En la era preindustrial, en que el grueso de los ejércitos no era profesional sino procedente de levas, su reclutamiento y formación era una tarea lenta. A ello se añadía que estos ejércitos estaban mayoritariamente compuestos por campesinos, por lo que debían ser respetados los tiempos de las cosechas. En consecuencia, no debe resultar extraño que las primeras batallas de esta guerra se produjeran bastantes meses después de la proclamación de Felipe V y en el teatro de operaciones más acostumbrado a las guerras: centroeuropa. La posición peninsular de España frente al resto de Europa y la tibia postura inicial de los portugueses obligó a las potencias aliadas a iniciar sus operaciones por vía marítima mientras trataban de convencer a estos últimos de entrar en la guerra. El cuadro que abre esta publicación, que refleja esa estrategia, corresponde a la batalla naval de Vigo; es de autoría holandesa y fue pintado hacia 1705.
Uno de los principales objetivos bélicos de los aliados fue conseguir una base naval en el Mediterráneo para las flotas inglesa y holandesa. Su primera tentativa fue tomar Cádiz en agosto de 1702: fue la batalla de Cádiz. Allí, un ejército de 14.000 hombres, la mayoría ingleses y holandeses, desembarcó cerca de esa ciudad en un momento en que no había casi tropas en España. Se reunieron a toda prisa, recurriéndose incluso a fondos privados de la esposa de Felipe V, la reina María Luisa Gabriela de Saboya y del cardenal que tanto había servido a la causa borbónica, Luis Fernández Portocarrero, a quien vemos retratado abajo en el cuadro de Juan Carreño de Miranda, (ca 1675). El ejército aliado fue rechazado, triunfando la defensa española, pero antes de reembarcar, las tropas aliadas se dedicaron al pillaje y al saqueo del Puerto de Santa María y de Rota, lo que fue utilizado por la propaganda borbónica en los siguientes términos: “se cometieron los más enormes sacrilegios, juntando la rabia de enemigos a la de herejes, porque no se libraron de su furor los templos y las sagradas imágenes”. Esta propaganda hizo imposible que en Andalucía tuviera alguna posibilidad de éxito la causa austracista.

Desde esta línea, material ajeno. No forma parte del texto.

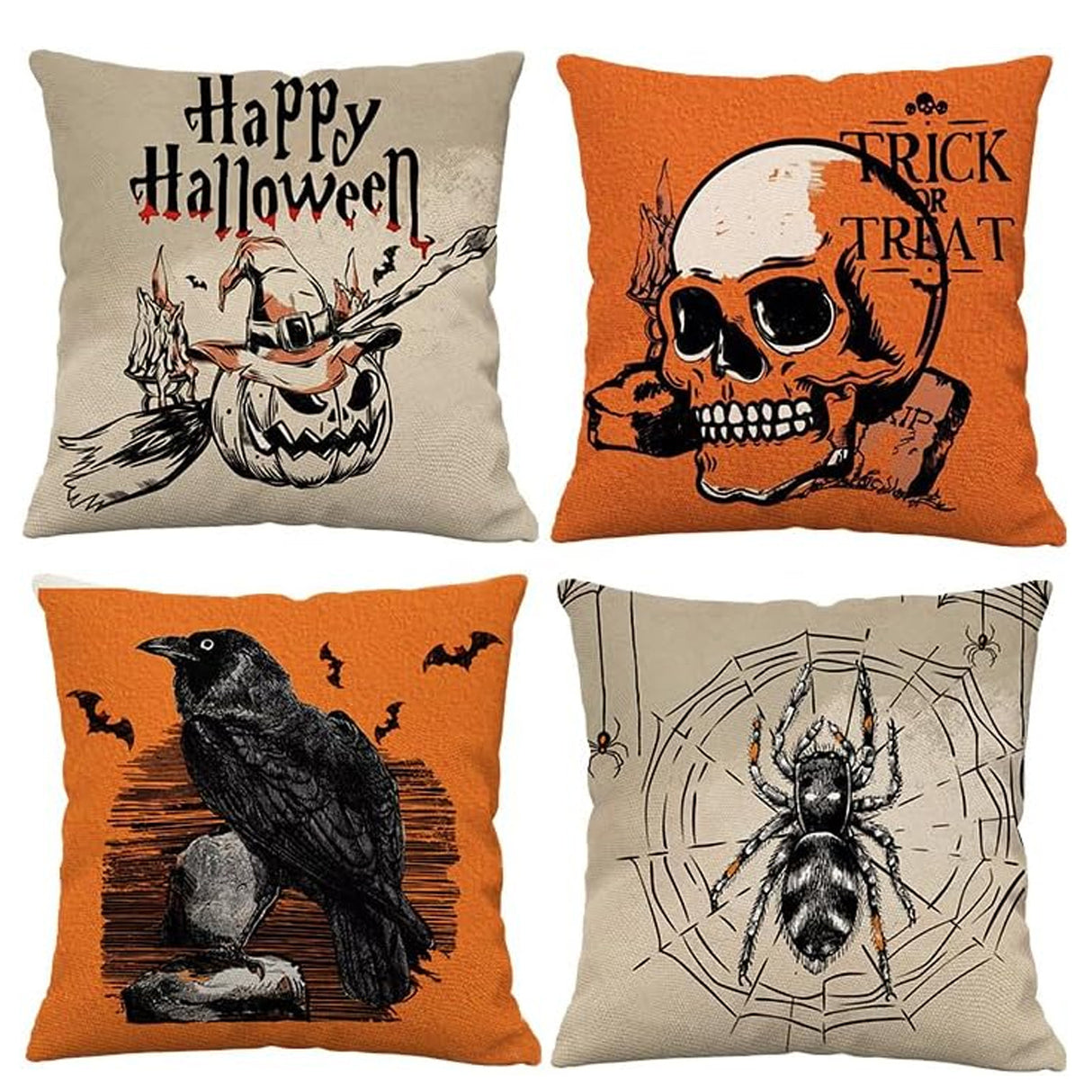 Looma Spooka - Halloween Skull, Pumpkin & Cat Pillow Cover | Spooky Decorative Cushion - Sofa & Living Room Looma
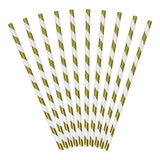 Gold Striped Straws 10pk - The Party Room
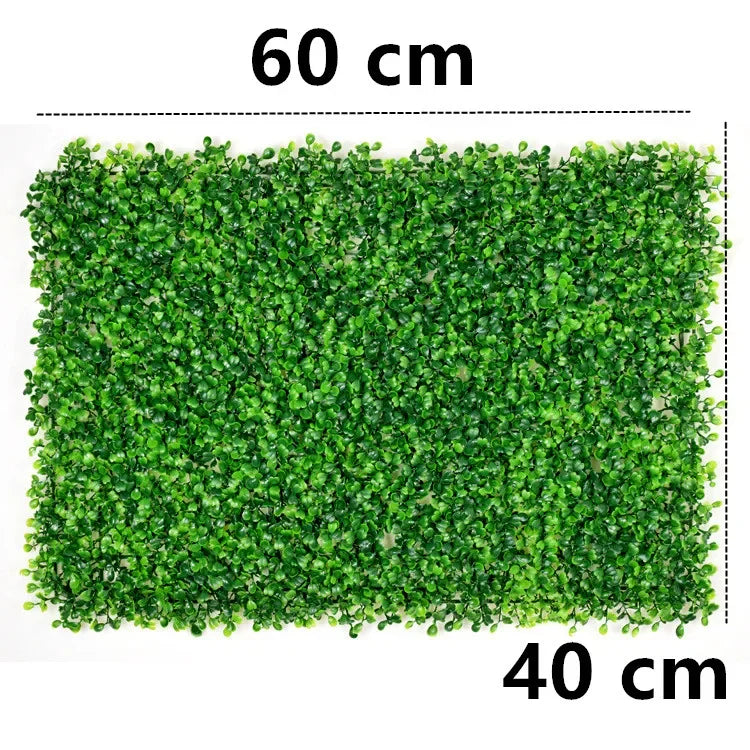 40X60cm 3D Artificial Green Plant Wall Panel – Realistic Grass Flower Wall Background Decor for Wedding, Garden & Outdoor Events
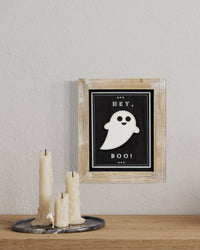 Reversible Wood Boo and Snow Sign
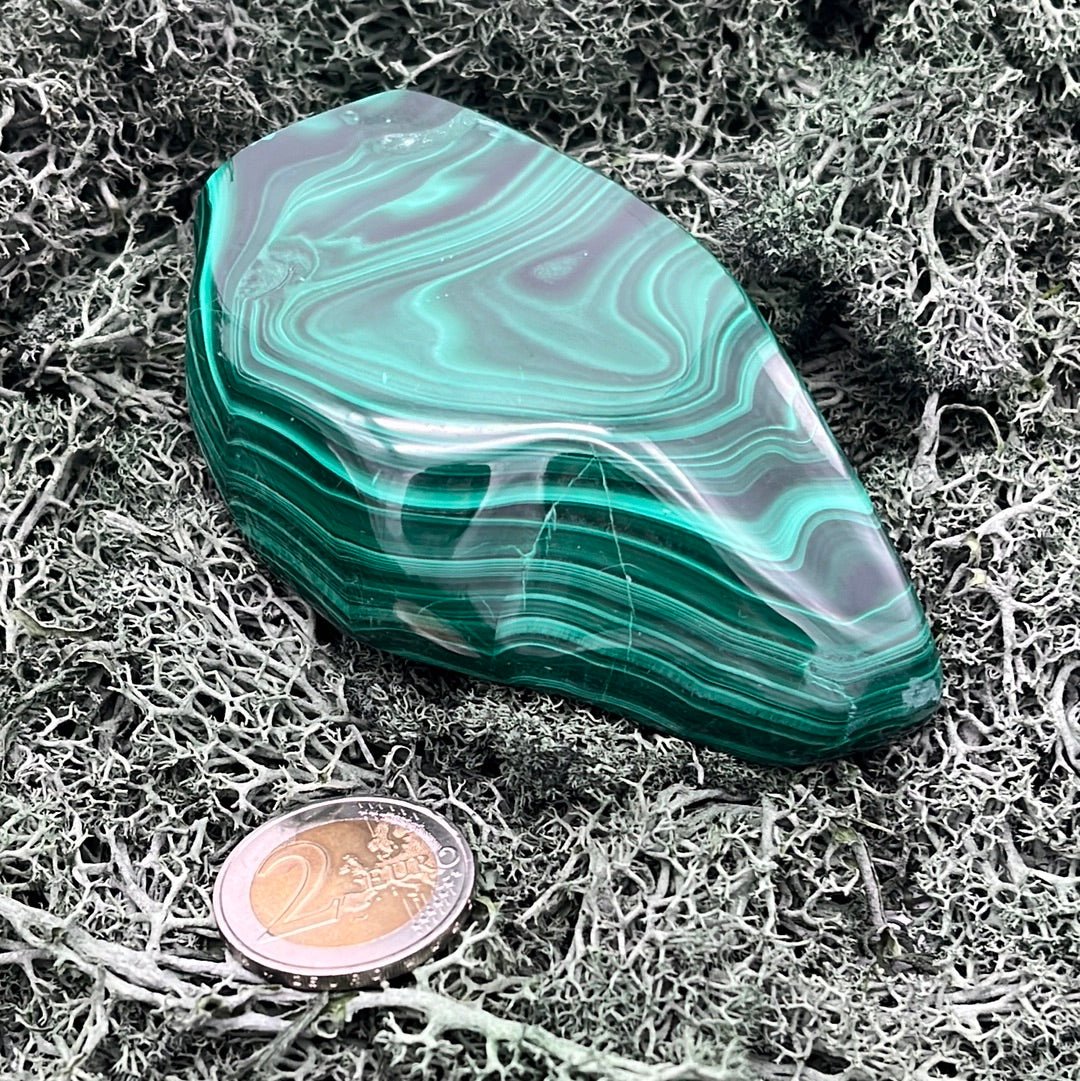 Malachit Handstufe poliert mit fantastische Musterung (383g) - crystal paradise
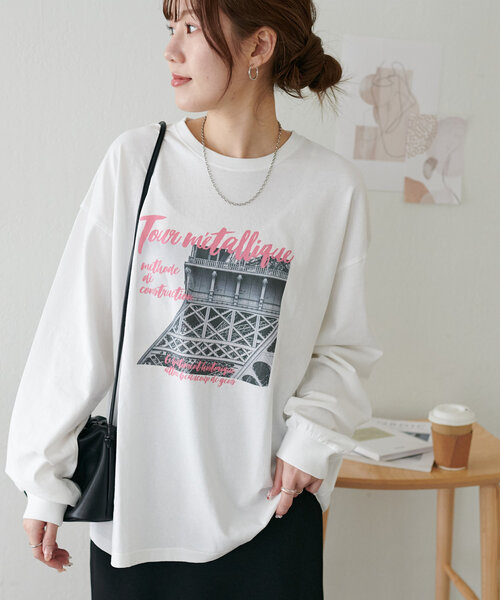 tシャツ フォトロンT レディース 楽天市場】ロンT トップス レディース オフホワイト グレー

| ¿Qué fue el austracismo? |
Existía un poderoso interés aliado de interferir las rutas transatlánticas que comunicaban España con Ultramar en América, especialmente atacando la flota de Indias que transportaba el oro y la plata, los cuales metales constituían la fuente fundamental de ingresos de la Hacienda de la Monarquía Hispánica. Así, en octubre de 1702 las flotas inglesa y holandesa avistaron frente a las costas de Galicia a la flota de Indias que procedía de La Habana, escoltada por veintitrés navíos franceses, y que se vio obligada a refugiarse en la ría de Vigo. Allí fue atacada el 23 de octubre por los barcos aliados en la conocida como batalla de Rande o de la bahía Vigo; una de cuyas representaciones, de Ludolf Backhuysen (ca 1702), vemos abajo. Aunque la batalla supuso una derrota con importantes pérdidas, la práctica totalidad de la plata fue desembarcada a tiempo. Ésta fue conducida primero a Lugo y más tarde al alcázar de Segovia.
En el terreno diplomático, sin embargo, las cosas no resultaban tan favorables para la causa borbónica. Uno de los principales giros de la guerra tuvo lugar en el verano de 1703, cuando el Reino de Portugal y el Ducado de Saboya se sumaron al Tratado de La Haya, hasta entonces formada únicamente por Inglaterra, Austria y los Países Bajos. El duque de Saboya, a pesar de ser el padre de la esposa de Felipe V, firmó el Tratado de Turín y Pedro II de Portugal, que en 1701 había firmado un tratado de alianza con los borbones, negoció con los aliados el cambio de bando a cambio de concesiones a costa de las posesiones españolas en América, como la colonia del Sacramento, además de ciertas plazas como Badajoz y Vigo. Así, en mayo de 1703 se firmó el Tratado de Lisboa que convirtió a Portugal en una excelente base de operaciones terrestres y marítimas para el bando austracista.
La entrada en la Gran Alianza de Saboya y, sobre todo, de Portugal dio un vuelco a las aspiraciones de la Casa de Habsburgo, que ahora veía mucho más cercana la posibilidad de instalar en trono español a uno de sus miembros. En consecuencia, el 12 de septiembre de 1703 el emperador Leopoldo I proclamó formalmente a su segundo hijo, el archiduque Carlos, como rey Carlos III de España, que fue inmediatamente reconocido por Inglaterra y Holanda. A partir de aquel momento formalmente había dos reyes de España.